RABV-G protomers have four linked domains (Fig. 1D) that reposition via hinge regions during the prefusion to postfusion transition (7). Domains I and III comprise the solvent-exposed upper half of RABV-G and contain multiple antigenic sites (including the RVA122 epitope) and receptor binding sites (Fig. 1D and fig. S2) (8, 17–19). Domain II contains a central helix that elongates in the postfusion transition (7), and domain IV contains the two fusion loops. Domains I and II are also known as the central domain, domain III as the Pleckstrin homology domain, and domain IV as the fusion domain.
Trimeric interface
Although an α helix from each RABV-G protomer forms a threefold axis of symmetry at the center of the glycoprotein (Fig. 1D), the helices are too distant to interact (Fig. 2A). Instead, the RABV-G trimeric interface primarily consists of lateral interactions among protomers (Fig. 2, A and C). Key to these interactions is a loop in domain I that forms a bracket between two short helices (residues 378 to 384). This bracket loop extends out from one protomer to interact with two sections of the neighboring protomer: The central helix (residues 274 to 293) and a loop that extends from the central helix to form a corkscrew (residues 259 to 271; Fig. 2C). The bracket loop, corkscrew loop, and central helix together form a network of hydrophilic and hydrophobic interactions involving both the main chain and amino acid side chains (Fig. 2C). The remaining protomer-protomer contacts occur between a small α helix extending from the bottom of the central helix on one protomer and the central helix of the adjacent protomer (Fig. 2C).

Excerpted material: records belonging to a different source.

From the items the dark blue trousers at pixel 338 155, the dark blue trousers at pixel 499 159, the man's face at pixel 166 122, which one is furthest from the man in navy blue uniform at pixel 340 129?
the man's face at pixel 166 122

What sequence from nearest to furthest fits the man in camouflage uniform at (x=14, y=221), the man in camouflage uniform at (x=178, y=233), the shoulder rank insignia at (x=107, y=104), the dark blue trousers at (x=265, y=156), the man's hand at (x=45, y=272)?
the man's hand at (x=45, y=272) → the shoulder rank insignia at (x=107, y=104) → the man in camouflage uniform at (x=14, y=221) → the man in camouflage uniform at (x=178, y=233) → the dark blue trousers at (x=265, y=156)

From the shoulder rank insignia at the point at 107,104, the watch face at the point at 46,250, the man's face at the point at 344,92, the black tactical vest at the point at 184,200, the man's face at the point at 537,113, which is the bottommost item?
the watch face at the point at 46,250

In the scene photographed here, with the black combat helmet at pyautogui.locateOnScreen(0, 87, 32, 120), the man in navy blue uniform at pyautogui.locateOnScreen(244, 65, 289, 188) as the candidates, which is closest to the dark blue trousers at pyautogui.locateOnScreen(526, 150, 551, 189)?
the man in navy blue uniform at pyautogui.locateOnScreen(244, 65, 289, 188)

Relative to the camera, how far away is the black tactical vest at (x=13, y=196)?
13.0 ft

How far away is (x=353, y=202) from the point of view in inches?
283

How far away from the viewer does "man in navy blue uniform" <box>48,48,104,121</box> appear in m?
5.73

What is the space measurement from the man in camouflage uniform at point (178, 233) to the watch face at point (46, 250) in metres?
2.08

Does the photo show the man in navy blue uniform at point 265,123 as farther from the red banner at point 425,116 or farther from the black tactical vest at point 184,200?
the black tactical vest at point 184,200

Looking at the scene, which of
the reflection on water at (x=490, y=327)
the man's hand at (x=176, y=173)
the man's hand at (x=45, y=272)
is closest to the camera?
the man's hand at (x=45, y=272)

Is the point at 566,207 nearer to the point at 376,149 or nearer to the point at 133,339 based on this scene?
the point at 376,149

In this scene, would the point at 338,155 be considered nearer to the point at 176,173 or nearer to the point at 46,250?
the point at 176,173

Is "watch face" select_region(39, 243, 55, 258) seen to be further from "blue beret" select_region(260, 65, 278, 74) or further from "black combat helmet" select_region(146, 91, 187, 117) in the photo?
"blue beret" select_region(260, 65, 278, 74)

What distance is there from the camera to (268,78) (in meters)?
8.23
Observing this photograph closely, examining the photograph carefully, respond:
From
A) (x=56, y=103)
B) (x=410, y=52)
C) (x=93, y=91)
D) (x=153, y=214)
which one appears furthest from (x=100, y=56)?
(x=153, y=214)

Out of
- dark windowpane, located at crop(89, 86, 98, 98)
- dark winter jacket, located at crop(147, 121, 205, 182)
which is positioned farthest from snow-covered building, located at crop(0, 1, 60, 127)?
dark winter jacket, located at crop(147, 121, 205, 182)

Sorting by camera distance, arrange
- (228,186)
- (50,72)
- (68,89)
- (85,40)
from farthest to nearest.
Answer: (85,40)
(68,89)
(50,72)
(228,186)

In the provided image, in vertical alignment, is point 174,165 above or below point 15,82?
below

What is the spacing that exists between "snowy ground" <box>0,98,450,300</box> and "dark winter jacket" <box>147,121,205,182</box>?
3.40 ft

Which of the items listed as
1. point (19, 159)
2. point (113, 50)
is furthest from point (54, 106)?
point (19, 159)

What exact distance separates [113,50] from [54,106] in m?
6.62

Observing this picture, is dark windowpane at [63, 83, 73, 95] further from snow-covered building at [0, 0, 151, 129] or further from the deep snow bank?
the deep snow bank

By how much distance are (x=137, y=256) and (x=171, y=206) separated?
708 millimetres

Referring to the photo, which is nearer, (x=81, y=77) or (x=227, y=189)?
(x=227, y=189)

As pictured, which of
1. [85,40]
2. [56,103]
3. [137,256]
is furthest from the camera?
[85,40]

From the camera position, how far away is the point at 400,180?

In this structure, the bracket loop and C terminus adopt significantly different conformations compared to a previously reported structure of monomeric RABV-G, in which the corkscrew loop is unresolved (fig. S3) (7). In the monomeric structure, residues 373 to 389 of the bracket loop instead form a helix, which extends into a long, flexible loop that projects sideways and makes crystal contacts with another monomer (fig. S3) (7). This extended conformation disrupts the trimeric interface. The alternative conformations of the bracket and corkscrew loops suggest that the trimeric interface is unstable, which could explain why the trimeric RABV-G structure has been so elusive.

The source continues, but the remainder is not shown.